Wetenschap
Uit een nieuwe studie blijkt dat samenwerking tussen hommels niet simpelweg het resultaat is van verzamelde individuele inspanningen. Integendeel, deze miniatuurwezens zijn niet alleen hardwerkende bestuivers, maar vertonen ook tekenen dat ze meesterlijke medewerkers zijn.
Het onderzoek, uitgevoerd aan de Universiteit van Oulu in Finland en gepubliceerd in de Proceedings of the Royal Society B , demonstreert de rol van teamwerk voor hommels in nieuwe coöperatieve uitdagingen.
Eerder werd gedacht dat het begrijpen van de rol van een partner in een coöperatieve taak een complex fenomeen is dat vooral kenmerkend is voor zoogdieren met grote hersenen, zoals mensen en chimpansees. Maar nieuw onderzoek toont aan dat zelfs insecten kunnen leren en zich kunnen aanpassen aan coöperatieve taken. Om te begrijpen hoe samenwerking zo belangrijk is geworden voor de mens, zijn vergelijkingen met andere soorten nodig.
"De bevindingen van het onderzoek dagen conventionele opvattingen over insecten uit, en het vermogen om samen te werken aan een gemeenschappelijk doel is zelfs aanwezig in het miniatuurbrein van hommels", zegt hoofdonderzoeker, universitair hoofddocent dr. Olli Loukola.
In het onderzoek werden hommelparen getraind in twee verschillende samenwerkingstaken. Bijen leerden tegelijkertijd een Legoblok in het midden van een arena te duwen, of tegelijkertijd een deur aan het einde van een transparante dubbele tunnel te duwen om toegang te krijgen tot de beloning van nectar.

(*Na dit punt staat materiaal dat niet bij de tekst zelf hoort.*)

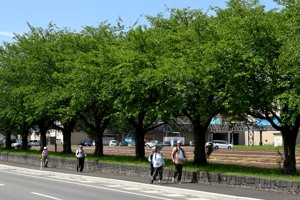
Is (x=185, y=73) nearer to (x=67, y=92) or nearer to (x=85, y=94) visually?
(x=85, y=94)

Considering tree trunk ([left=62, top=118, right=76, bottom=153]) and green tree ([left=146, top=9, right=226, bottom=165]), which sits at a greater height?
green tree ([left=146, top=9, right=226, bottom=165])

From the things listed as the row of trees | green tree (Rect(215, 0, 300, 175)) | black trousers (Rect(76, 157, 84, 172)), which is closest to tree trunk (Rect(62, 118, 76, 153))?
the row of trees

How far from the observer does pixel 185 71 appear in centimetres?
2108

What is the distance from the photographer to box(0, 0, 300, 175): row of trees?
771 inches

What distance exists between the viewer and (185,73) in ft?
68.6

Het gedrag van hommels suggereert dat hun inspanningen om de coöperatieve taken op te lossen, werden beïnvloed door de aanwezigheid, afwezigheid en bewegingsrichting van hun partner. Als hun partner vertraging opliep, hadden bijen de neiging er langer over te doen dan de controlegroep om te beginnen met duwen, en het was waarschijnlijker dat ze alleen gingen duwen als hun partner met hen mee duwde.
Kortom, bijen die getraind waren in coöperatieve taken leken op hun partner te wachten. De hommels in de controlegroep, die alleen waren getraind, vertoonden geen soortgelijk gedrag.
Als hun partner vertraging opliep, was de kans bij de tunneltaak ook veel groter dan de controlegroep om zich om te draaien voordat ze voor het eerst de deur bereikten, en zich weer om te draaien richting de deur als ze zagen dat hun partner de goede kant op ging.
Dr. Loukola zegt:“Onze bevindingen laten voor het eerst zien dat hommels nieuwe samenwerkingstaken buiten de korf kunnen leren oplossen. Maar het coolste aan dit werk is dat het duidelijk aantoont dat de samenwerking tussen hommels sociaal wordt beïnvloed en niet alleen wordt aangestuurd door individuele inspanningen."
Het draaigedrag van bijen duidt op de mogelijkheid dat ze opzettelijk met elkaar samenwerken om de samenwerking te vergemakkelijken. Dr. Loukola waarschuwt echter:"Of hommels de rol van hun partner echt begrijpen, zal verder onderzoek vereisen met meer gedetailleerde monitoring van hun gedrag tijdens de samenwerking."
“Dit onderzoek kan bijdragen aan een breder begrip van het gedrag en de evolutie van dieren. Het kan ook inspireren tot nieuw onderzoek naar de evolutie van sociale intelligentie en samenwerking bij verschillende diersoorten, evenals naar toepassingen op gebieden als technologie, robotica en geneeskunde. begrip van het complexe gedrag en de capaciteiten van dieren kan de belangstelling voor milieubescherming en dierenwelzijn vergroten", besluit Loukola.